Caviar Crisis Spurs Caspian Sea Summit
National Geographic News
|June 13, 2001|
Officials from Caspian Sea states and international agencies have been
meeting in Geneva to come up with a plan to restore populations of
sturgeon in the sea, which have fallen dramatically. The precipitous
decline in their numbers has resulted in extremely low harvests of their
eggs, which are used to make caviar.
The meeting precedes
deliberations next week in Paris by the Convention on International
Trade in Endangered Species of Wild Fauna and Flora (CITES) on whether
to restrict the caviar trade of Azerbaijan, Kazakhstan, the Russian
Federation, and Turkmenistan.
Iran, a heavy caviar exporter, is also represented at the meeting in Geneva but is not facing restrictions because its system for managing sturgeon to maintain stocks is considered relatively effective.
"Caviar-producing sturgeon are one of the world's most valuable wildlife resources, and it is vital to the people of the Caspian Sea region that they be managed sustainably for the benefit of generations to come," said Executive Director Klaus Toepfer of the United Nations Environment Programme (UNEP), which led efforts to organize the meeting.

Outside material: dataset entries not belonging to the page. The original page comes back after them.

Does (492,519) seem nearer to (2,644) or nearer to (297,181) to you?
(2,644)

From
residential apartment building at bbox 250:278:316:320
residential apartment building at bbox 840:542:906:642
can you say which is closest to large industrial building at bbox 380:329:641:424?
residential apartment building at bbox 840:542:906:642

The participants have been considering a number of proposals by UNEP and its partners. One priority is for the countries to reach an agreement on the sharing of fish resources in the region.
Virtual Collapse of Industry
Until 1991, two countriesthe former U.S.S.R. and Irandominated control of the caviar market. They invested heavily in maintaining fish stocks at sustainable levels and controlling the level of trade, which made it easy to trace the source of any given shipment of caviar.
With the demise of the Soviet Union, however, the system collapsed, and many entrepreneurs dealing in "black gold" emerged to replace the state-owned companies.
According to TRAFFIC, a program established by the World Wide Fund for Nature (WWF) and The World Conservation Union (IUCN) to monitor wildlife trade, the amount of recorded sturgeon catches in the Caspian Sea plummeted from 22,000 tons in the late 1970s to 1,100 tons in the late 1990s.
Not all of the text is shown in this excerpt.